> [GOAL OF THE EXERCISE] After counting the lines below that contain "genus", reply with that number alone.

[Stored items]
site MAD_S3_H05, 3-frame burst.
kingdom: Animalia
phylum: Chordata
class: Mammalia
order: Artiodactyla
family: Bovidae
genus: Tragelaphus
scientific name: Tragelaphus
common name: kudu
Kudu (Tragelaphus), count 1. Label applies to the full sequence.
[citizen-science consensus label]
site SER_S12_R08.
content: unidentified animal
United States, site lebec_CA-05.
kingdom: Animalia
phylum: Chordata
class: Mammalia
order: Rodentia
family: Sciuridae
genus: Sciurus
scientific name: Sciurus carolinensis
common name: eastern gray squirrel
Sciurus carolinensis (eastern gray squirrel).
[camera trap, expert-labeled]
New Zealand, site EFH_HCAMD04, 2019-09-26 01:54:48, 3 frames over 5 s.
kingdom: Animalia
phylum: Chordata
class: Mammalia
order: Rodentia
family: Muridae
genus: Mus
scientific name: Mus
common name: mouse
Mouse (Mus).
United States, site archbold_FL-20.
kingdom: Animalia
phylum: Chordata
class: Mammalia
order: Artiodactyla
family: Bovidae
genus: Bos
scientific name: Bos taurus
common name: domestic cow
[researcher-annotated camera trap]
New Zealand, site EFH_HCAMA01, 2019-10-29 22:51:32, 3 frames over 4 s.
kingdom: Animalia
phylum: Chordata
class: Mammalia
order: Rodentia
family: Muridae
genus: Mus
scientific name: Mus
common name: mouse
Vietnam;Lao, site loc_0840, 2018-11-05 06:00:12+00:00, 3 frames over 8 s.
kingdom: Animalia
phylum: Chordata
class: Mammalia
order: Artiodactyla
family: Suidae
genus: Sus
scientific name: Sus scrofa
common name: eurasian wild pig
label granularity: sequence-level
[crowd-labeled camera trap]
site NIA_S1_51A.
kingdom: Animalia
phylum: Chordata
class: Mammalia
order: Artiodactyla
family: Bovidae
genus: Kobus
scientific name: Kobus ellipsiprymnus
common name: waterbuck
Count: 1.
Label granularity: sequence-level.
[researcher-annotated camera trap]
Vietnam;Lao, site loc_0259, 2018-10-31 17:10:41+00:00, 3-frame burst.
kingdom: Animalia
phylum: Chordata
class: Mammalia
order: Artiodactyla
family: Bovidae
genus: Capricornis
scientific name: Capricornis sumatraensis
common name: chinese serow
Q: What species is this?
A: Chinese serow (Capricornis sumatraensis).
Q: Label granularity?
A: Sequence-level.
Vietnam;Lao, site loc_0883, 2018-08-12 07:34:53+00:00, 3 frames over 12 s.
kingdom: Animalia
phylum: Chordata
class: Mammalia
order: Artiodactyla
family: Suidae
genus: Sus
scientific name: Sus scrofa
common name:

> [YOUR RESPONSE] 9